(Saved entries)
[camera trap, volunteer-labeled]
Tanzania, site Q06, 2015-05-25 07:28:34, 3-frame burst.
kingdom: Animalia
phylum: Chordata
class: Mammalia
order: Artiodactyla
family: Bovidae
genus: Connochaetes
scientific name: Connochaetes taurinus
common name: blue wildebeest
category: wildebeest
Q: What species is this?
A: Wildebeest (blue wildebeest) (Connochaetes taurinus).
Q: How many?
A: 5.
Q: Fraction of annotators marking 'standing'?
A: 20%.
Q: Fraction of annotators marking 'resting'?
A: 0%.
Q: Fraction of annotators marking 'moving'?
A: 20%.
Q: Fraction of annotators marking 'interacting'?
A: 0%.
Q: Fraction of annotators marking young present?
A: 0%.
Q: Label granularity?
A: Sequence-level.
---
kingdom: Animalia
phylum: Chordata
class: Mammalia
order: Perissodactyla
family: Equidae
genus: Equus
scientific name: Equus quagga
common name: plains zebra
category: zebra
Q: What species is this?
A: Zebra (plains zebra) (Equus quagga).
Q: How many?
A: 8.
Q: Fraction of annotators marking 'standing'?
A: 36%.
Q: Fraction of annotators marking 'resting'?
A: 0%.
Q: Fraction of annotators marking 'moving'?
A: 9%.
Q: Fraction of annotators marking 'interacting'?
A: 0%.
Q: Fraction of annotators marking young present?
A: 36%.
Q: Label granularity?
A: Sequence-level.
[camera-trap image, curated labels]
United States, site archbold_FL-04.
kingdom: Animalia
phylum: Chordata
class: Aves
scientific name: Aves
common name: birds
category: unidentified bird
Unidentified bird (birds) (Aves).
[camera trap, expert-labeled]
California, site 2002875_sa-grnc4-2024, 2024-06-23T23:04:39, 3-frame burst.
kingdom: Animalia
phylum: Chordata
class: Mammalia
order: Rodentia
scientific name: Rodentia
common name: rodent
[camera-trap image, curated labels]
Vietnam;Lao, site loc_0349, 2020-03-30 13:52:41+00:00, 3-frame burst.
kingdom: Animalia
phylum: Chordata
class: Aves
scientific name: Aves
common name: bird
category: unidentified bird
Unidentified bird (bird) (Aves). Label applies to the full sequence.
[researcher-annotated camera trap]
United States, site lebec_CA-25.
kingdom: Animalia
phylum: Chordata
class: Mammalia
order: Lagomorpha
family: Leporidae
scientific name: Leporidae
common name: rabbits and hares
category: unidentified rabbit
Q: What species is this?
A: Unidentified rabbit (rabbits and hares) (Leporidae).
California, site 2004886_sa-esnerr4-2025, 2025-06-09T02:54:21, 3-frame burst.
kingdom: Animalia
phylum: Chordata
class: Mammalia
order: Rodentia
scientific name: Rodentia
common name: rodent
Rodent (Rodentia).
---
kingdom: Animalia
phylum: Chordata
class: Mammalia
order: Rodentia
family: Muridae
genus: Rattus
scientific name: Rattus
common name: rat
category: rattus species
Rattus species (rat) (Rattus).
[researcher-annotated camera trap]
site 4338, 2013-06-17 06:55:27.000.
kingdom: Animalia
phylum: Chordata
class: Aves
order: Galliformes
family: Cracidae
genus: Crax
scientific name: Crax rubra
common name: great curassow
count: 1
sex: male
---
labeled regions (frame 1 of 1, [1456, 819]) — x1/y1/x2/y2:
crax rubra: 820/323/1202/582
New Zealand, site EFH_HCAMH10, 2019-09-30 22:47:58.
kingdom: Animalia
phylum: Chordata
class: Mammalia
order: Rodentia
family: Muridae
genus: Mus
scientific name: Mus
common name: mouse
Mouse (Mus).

The task. Retype all the data exactly, line for line.

Answer space.
[camera trap, volunteer-labeled]
Tanzania, site Q06, 2015-05-25 07:28:34, 3-frame burst.
kingdom: Animalia
phylum: Chordata
class: Mammalia
order: Artiodactyla
family: Bovidae
genus: Connochaetes
scientific name: Connochaetes taurinus
common name: blue wildebeest
category: wildebeest
Q: What species is this?
A: Wildebeest (blue wildebeest) (Connochaetes taurinus).
Q: How many?
A: 5.
Q: Fraction of annotators marking 'standing'?
A: 20%.
Q: Fraction of annotators marking 'resting'?
A: 0%.
Q: Fraction of annotators marking 'moving'?
A: 20%.
Q: Fraction of annotators marking 'interacting'?
A: 0%.
Q: Fraction of annotators marking young present?
A: 0%.
Q: Label granularity?
A: Sequence-level.
---
kingdom: Animalia
phylum: Chordata
class: Mammalia
order: Perissodactyla
family: Equidae
genus: Equus
scientific name: Equus quagga
common name: plains zebra
category: zebra
Q: What species is this?
A: Zebra (plains zebra) (Equus quagga).
Q: How many?
A: 8.
Q: Fraction of annotators marking 'standing'?
A: 36%.
Q: Fraction of annotators marking 'resting'?
A: 0%.
Q: Fraction of annotators marking 'moving'?
A: 9%.
Q: Fraction of annotators marking 'interacting'?
A: 0%.
Q: Fraction of annotators marking young present?
A: 36%.
Q: Label granularity?
A: Sequence-level.
[camera-trap image, curated labels]
United States, site archbold_FL-04.
kingdom: Animalia
phylum: Chordata
class: Aves
scientific name: Aves
common name: birds
category: unidentified bird
Unidentified bird (birds) (Aves).
[camera trap, expert-labeled]
California, site 2002875_sa-grnc4-2024, 2024-06-23T23:04:39, 3-frame burst.
kingdom: Animalia
phylum: Chordata
class: Mammalia
order: Rodentia
scientific name: Rodentia
common name: rodent
[camera-trap image, curated labels]
Vietnam;Lao, site loc_0349, 2020-03-30 13:52:41+00:00, 3-frame burst.
kingdom: Animalia
phylum: Chordata
class: Aves
scientific name: Aves
common name: bird
category: unidentified bird
Unidentified bird (bird) (Aves). Label applies to the full sequence.
[researcher-annotated camera trap]
United States, site lebec_CA-25.
kingdom: Animalia
phylum: Chordata
class: Mammalia
order: Lagomorpha
family: Leporidae
scientific name: Leporidae
common name: rabbits and hares
category: unidentified rabbit
Q: What species is this?
A: Unidentified rabbit (rabbits and hares) (Leporidae).
California, site 2004886_sa-esnerr4-2025, 2025-06-09T02:54:21, 3-frame burst.
kingdom: Animalia
phylum: Chordata
class: Mammalia
order: Rodentia
scientific name: Rodentia
common name: rodent
Rodent (Rodentia).
---
kingdom: Animalia
phylum: Chordata
class: Mammalia
order: Rodentia
family: Muridae
genus: Rattus
scientific name: Rattus
common name: rat
category: rattus species
Rattus species (rat) (Rattus).
[researcher-annotated camera trap]
site 4338, 2013-06-17 06:55:27.000.
kingdom: Animalia
phylum: Chordata
class: Aves
order: Galliformes
family: Cracidae
genus: Crax
scientific name: Crax rubra
common name: great curassow
count: 1
sex: male
---
labeled regions (frame 1 of 1, [1456, 819]) — x1/y1/x2/y2:
crax rubra: 820/323/1202/582
New Zealand, site EFH_HCAMH10, 2019-09-30 22:47:58.
kingdom: Animalia
phylum: Chordata
class: Mammalia
order: Rodentia
family: Muridae
genus: Mus
scientific name: Mus
common name: mouse
Mouse (Mus).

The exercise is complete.